**READING PASSAGE:**
>>>>>
On 4 October 1924, Motokuni Sugiura, a former Chief Instructor of the JKA, was born in Aichi Prefecture, Japan.
Sugiura earned his 1st Dan aged only 20. At university, he had been taught by Gichin Funakoshi and his son Yoshitaka. After he graduated in 1944 he joined the Tsuchiura Navy Flying Corps, serving for a year.
After leaving the Navy he resumed his Karate training under Masatoshi Nakayama. By 1955 he had earned the grade of 3rd Dan. He started working full-time for the JKA in their Guidance Division. In 1957 he was appointed Director of the JKA and was assigned to managing the instructors at the main dojo in Tokyo.
In 1991 he was appointed the second Chief Instructor of the JKA. The following year he was awarded his 9th Dan.
On 5 October 1955, Guujse van Mourik was born in the central Netherlands town of Zeist. Her early exposure to martial arts was through the sport of Judo. She would eventually receive the grade of 2nd Dan. She competed in the Dutch Championships and won medals on four occasions (1974, 1976, 1978, 1979).
On 6 October 1936, Stan Schmidt, a pioneer of South African Shotokan Karate, was born in Kokstad, South Africa.
Sometimes called the “Father of South African Karate“, Schmidt was at the forefront of establishing Shotokan Karate in South Africa as a member of the Japan Karate Association (JKA). He is one of the highest-ranked westerners in the JKA.
<<<<<
**GIVEN REQUEST 1:**
Return, exactly as they appear, the lines of the stored entries between the line containing "Segmented cell region on" and the line containing "Plasmodium falciparum.", inclusive.

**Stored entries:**
>>>>>
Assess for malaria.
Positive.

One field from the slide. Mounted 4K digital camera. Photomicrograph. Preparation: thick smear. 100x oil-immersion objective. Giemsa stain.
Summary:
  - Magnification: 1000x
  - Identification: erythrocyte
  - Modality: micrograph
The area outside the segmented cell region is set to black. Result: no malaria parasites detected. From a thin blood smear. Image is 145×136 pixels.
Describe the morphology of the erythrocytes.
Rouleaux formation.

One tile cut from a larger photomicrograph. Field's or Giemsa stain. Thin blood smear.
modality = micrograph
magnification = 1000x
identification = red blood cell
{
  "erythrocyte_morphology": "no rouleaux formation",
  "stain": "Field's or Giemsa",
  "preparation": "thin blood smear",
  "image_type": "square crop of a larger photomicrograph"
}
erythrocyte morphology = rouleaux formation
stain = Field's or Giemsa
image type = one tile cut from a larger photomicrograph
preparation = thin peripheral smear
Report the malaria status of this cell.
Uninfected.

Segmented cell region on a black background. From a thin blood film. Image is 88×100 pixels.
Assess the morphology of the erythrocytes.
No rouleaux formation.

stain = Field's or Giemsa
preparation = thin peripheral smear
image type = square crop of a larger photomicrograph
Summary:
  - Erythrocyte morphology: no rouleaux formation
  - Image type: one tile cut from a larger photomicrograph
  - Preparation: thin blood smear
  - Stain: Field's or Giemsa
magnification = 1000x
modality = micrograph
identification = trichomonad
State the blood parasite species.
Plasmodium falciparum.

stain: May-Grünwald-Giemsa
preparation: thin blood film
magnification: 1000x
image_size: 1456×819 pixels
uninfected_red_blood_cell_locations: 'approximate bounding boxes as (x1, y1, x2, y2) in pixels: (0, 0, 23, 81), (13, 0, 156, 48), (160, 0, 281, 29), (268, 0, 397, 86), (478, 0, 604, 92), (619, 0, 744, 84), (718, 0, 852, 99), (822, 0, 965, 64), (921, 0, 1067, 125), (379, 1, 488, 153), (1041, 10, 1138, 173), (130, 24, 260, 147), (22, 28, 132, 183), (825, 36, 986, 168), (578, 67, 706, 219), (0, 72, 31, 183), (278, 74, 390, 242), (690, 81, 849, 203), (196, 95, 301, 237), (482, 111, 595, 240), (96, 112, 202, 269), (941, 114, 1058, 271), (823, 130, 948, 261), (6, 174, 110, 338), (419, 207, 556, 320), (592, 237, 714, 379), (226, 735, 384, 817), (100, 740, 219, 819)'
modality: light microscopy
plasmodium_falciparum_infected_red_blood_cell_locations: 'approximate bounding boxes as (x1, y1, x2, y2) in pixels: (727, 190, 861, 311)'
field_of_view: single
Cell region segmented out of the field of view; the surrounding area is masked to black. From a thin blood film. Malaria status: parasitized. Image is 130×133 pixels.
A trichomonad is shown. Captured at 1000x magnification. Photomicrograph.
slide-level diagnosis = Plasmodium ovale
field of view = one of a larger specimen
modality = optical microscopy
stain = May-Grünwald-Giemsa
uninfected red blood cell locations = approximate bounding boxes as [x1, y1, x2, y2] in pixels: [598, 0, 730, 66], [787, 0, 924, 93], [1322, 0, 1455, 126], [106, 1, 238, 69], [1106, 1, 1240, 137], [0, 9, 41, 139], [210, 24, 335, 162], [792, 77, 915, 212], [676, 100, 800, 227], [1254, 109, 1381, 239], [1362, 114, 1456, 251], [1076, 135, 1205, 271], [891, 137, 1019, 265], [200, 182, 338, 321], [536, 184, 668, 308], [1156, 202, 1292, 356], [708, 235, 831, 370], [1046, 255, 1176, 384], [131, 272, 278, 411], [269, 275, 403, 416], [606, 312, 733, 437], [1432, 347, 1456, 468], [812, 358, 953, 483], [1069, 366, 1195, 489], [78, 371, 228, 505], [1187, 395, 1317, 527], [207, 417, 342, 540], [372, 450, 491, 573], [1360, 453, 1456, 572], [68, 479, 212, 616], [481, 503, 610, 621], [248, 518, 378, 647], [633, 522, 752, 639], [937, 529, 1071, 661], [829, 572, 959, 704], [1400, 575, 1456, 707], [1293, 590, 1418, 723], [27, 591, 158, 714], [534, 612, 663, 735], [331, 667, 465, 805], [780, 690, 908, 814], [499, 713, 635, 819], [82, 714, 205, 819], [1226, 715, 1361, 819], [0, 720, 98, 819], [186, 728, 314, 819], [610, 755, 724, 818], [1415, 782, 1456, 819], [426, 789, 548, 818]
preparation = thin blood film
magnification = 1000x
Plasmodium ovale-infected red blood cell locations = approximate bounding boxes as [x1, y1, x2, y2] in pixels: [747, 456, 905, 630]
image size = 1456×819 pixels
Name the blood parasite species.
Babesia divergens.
<<<<<
**GIVEN REQUEST 2:**
Retype the passage on karate figures from "Sugiura earned his" through "his 9th Dan.", inclusive, without changing a character.

**FINISHED ANSWER 1:**
Segmented cell region on a black background. From a thin blood film. Image is 88×100 pixels.
Assess the morphology of the erythrocytes.
No rouleaux formation.

stain = Field's or Giemsa
preparation = thin peripheral smear
image type = square crop of a larger photomicrograph
Summary:
  - Erythrocyte morphology: no rouleaux formation
  - Image type: one tile cut from a larger photomicrograph
  - Preparation: thin blood smear
  - Stain: Field's or Giemsa
magnification = 1000x
modality = micrograph
identification = trichomonad
State the blood parasite species.
Plasmodium falciparum.

**FINISHED ANSWER 2:**
Sugiura earned his 1st Dan aged only 20. At university, he had been taught by Gichin Funakoshi and his son Yoshitaka. After he graduated in 1944 he joined the Tsuchiura Navy Flying Corps, serving for a year.
After leaving the Navy he resumed his Karate training under Masatoshi Nakayama. By 1955 he had earned the grade of 3rd Dan. He started working full-time for the JKA in their Guidance Division. In 1957 he was appointed Director of the JKA and was assigned to managing the instructors at the main dojo in Tokyo.
In 1991 he was appointed the second Chief Instructor of the JKA. The following year he was awarded his 9th Dan.